LOKMAN HAKİM 'İN NASİHATİ
Alimlerin örfünde hikmet, insan nefsinin nazari ilimleri iktibas ve tatbikatta fazileti işleri takati nisbetinde tam bir meleke kazanarak elde etmesi ve olgunluğa kavuşmasıdır.Yani hikmet,kah nazari ve kah ilmi olarak tarif edilirse de tam manasıyla hikmet, illet ve sebepleri bilerek gayeye isabet edecek şekilde ameli ilme,ilmi amele uydurmaktır.Bunun için kendine hikmet verilene bir çok hayırlar verilmiş olduğu beyan buyurulmuştur.
Allahü Teala'nın alemde hikmetiyle koyup tahsis ettiği sebepleri ve hükümleri yani kanunları keşfederek ondan bir takım ilmi neticeler çıkarmak kabiliyeti ,şüphe yok ki Allah'ın büyük ihsanıdır.Ve hakim olan kimseye yakışan da ilmi ve ameli olarak bunun şükrünü eda etmektir.
Nitekim Allahü Teala''Biz Lokman'a hürmeti verdik ki şükret Allah'a diye buyurmuştur.Bu şükrün ilmi haysiyeti evvela o hikmetin Allahü Teala'nın bir vergisi olduğunu bilerek Allah'ı şirkten ve ortaklıktan tenzih etmektir.
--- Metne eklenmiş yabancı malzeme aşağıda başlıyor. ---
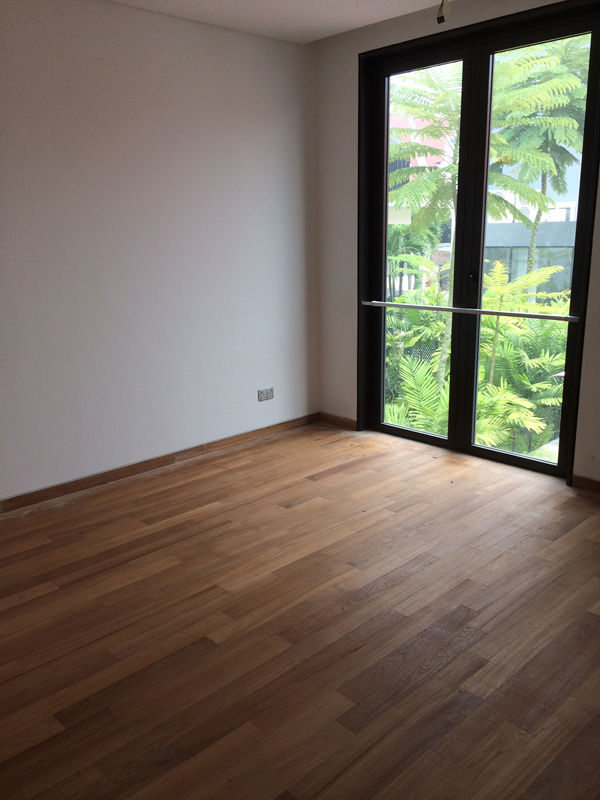 Natural light in one of the 6 Ensuites Bedroom in Sennett Estate Landed property Singapore.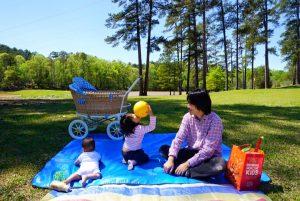 プスプスにに赤ちゃんと荷物を入れてピクニックに。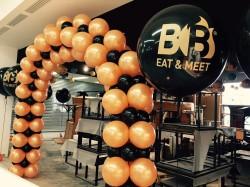 arco di palloncini con pallone gigante personalizzato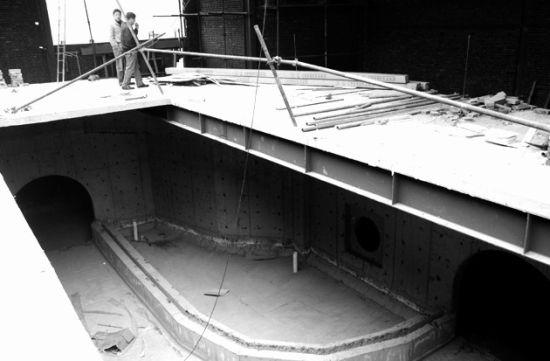 昨日,尚在施工中的大明湖景区海洋馆,馆内新建立的地下通道的概貌已经显现 记者傅琪媛摄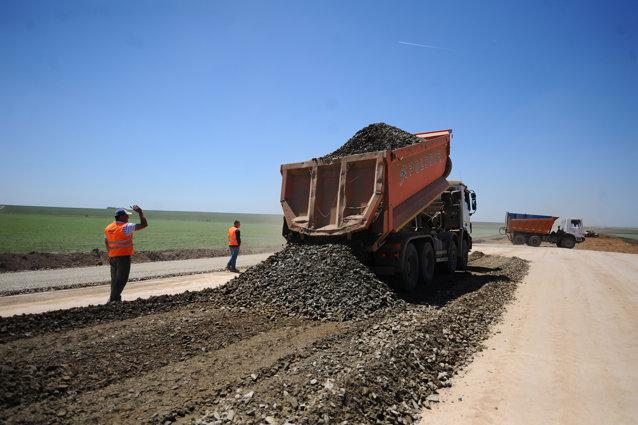 În 2012 şi 2013 niciun şantier de autostrăzi nu a fost deschis, astfel că anii 2014 şi 2015 sunt printre cei mai slabi la capitolul livrări de şosele unde limita de viteză este de 130 de kilometri la oră. Foto: Octav Ganea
Ameli haysiyeti de işlerinde takip ettiği gaye ve maksatlarında kendi hevasını değil Allah'ın rızasını gözetmektir .
Bu şükrü kim eda ederse kendi lehine şükretmiş olur.
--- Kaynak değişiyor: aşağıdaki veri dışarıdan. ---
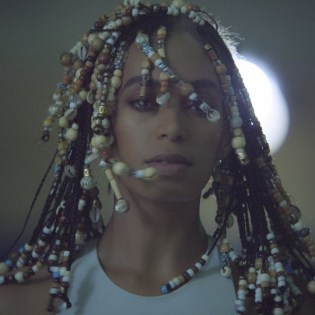 #8 SOLANGE - DON'T TOUCH MY HAIR (FEAT. SAMPHA) Genre: R&B / soul. Album: A Seat At The Table. 2 năm trước Solange đập bầm mặt Jay-Z trong thang máy. 2 năm sau Solange cũng đập bầm mặt bà chị của bả luôn. Link: https://www.youtube.com/watch?v=YTtrnDbOQAU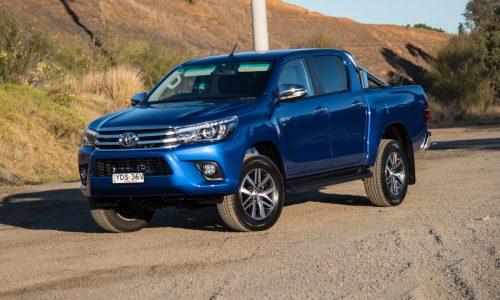 2016 Toyota HiLux SR5 V6 review (video)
Çünkü sonunda faydası kendine ait olur.Lakin kendine hikmet verilenler içinde ,nankörlük ederek küfre sapanlar da olmuştur.
Bunların nankörlüğü de yani o hikmeti Allah'tan bilmeyerek ben yapıyorum diye şükür de bulunmayıp kötüye kullanması kendi aleyhine olur.
Çünkü Allahü Teala zengindir,ihtiyacı yoktur, hem Hamid'dir hem Mahmud'dur.Filan feylesof hikmet namına nankörlük ederse ona hiçbir zarar eriştiremez, kendi kötülenmiş olur.